Background. In clinical trials and pharmacovigilance, adverse event (AE) reporting is fundamental for monitoring patient safety and for regulatory evaluation. Coding these events into standardized terms allows aggregation of data across patients, sites, and studies. Similarly, medications taken by patients (concomitant drugs, study drugs, rescue medications) must be coded to standard vocabularies to analyze drug usage and identify potential drug–drug interactions or medication-related adverse effects. Historically, various coding schemes were used (e.g. COSTART, WHO-ART, ICD) ([18]), leading to variability and difficulty in combining data. The pharmaceutical industry and regulatory bodies recognized the need for global standards. In 1994, a collaborative effort by major regulatory agencies (FDA, EMA, PMDA, etc.) and industry created the Medical Dictionary for Regulatory Activities (MedDRA) to standardize AE coding and electronic submissions globally ([1]) ([4]).

MedDRA is now the regulatory standard for pre- and post-marketing safety data in ICH regions ([1]) ([2]). It is updated twice yearly, and includes a vast range of medical concepts (disease, symptoms, procedures, etc.) ([19]) ([20]). WHODrug evolved from the World Health Organization’s international drug monitoring program, first established post-thalidomide (1968) to facilitate global pharmacovigilance ([21]) ([18]). WHODrug links medications to active ingredients via a structured code and classifies them by the WHO Anatomical Therapeutic Chemical (ATC) system ([22]) ([23]).It is similarly updated regularly and maintained by the Uppsala Monitoring Centre ([24]).

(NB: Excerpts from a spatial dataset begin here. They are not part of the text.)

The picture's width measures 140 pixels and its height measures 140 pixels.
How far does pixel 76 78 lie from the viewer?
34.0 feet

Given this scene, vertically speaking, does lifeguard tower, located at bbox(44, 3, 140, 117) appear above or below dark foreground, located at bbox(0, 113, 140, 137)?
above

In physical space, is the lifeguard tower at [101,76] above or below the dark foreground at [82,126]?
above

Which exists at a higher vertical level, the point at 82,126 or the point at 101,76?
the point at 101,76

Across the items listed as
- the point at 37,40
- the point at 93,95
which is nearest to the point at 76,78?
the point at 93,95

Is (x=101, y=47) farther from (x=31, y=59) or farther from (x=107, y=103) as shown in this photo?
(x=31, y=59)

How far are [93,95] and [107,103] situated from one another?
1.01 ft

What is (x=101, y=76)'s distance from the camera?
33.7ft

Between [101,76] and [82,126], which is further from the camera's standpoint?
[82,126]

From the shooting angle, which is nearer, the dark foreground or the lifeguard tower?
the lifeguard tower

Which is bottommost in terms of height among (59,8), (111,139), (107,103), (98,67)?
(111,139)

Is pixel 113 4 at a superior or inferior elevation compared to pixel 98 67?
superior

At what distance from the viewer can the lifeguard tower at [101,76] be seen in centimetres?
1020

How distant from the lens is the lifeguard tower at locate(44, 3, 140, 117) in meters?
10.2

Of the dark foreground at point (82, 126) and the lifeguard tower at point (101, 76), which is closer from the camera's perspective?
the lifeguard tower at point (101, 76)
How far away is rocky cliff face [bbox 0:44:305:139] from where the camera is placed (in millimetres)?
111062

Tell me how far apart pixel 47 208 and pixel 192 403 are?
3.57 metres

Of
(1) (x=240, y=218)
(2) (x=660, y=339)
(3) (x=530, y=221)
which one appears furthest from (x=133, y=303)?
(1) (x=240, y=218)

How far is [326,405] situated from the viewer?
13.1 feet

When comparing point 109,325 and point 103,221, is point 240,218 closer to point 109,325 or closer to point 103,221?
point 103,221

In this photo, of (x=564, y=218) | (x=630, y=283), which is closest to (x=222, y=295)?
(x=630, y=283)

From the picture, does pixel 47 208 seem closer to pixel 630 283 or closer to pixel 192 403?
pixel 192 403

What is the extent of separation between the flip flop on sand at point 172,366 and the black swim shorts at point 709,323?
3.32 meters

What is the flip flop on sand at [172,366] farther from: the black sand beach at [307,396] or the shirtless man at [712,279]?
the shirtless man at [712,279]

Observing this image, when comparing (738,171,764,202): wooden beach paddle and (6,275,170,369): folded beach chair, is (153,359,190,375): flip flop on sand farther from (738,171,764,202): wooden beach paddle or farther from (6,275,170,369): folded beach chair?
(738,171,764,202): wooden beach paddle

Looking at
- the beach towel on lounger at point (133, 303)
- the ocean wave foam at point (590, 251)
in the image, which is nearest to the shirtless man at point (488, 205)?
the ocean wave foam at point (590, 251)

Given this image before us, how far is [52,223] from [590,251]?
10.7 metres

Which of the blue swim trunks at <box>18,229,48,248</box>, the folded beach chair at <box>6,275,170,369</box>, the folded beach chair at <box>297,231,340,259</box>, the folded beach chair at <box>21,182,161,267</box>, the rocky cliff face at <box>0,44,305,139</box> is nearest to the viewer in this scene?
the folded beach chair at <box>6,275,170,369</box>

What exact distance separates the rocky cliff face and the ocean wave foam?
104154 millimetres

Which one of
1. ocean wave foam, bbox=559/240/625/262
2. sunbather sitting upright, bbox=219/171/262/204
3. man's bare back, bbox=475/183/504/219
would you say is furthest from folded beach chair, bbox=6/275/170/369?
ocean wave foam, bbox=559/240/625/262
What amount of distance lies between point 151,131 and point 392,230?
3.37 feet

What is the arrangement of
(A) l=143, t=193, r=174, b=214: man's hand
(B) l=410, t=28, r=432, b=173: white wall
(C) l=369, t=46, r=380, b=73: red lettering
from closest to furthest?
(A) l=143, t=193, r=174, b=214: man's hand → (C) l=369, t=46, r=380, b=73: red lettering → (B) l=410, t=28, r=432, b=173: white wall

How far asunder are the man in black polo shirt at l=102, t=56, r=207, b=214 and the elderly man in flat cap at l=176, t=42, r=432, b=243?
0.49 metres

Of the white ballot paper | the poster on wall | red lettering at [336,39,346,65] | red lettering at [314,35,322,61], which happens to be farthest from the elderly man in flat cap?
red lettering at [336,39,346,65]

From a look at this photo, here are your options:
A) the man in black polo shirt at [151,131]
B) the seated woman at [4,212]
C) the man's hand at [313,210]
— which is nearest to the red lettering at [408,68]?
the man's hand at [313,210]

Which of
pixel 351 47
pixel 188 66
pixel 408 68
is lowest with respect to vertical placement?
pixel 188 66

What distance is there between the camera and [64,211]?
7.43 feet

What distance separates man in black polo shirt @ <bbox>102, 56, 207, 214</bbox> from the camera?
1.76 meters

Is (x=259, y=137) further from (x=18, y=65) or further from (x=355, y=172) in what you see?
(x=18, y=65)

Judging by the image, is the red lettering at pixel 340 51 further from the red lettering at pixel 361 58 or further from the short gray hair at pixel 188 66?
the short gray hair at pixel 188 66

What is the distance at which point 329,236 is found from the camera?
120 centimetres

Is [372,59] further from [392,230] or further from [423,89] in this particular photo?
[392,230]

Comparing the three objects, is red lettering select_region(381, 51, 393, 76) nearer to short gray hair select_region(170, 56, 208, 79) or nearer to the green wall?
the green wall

In modern clinical trials, data on AEs and medications are captured in electronic case report forms (eCRFs) and then coded. MedDRA codes adverse events: each reported term is mapped to the most precise (lowest-level) MedDRA term ([25]) ([26]). WHODrug codes medications: each drug verbatim is matched to a WHODrug record that includes the trade name, active moiety, form, strength, country, etc. ([27]) ([28]). This dual coding ensures that safety analyses and regulatory submissions use consistent, internationally-recognized terminology across all sites and countries in a trial ([29]) ([30]).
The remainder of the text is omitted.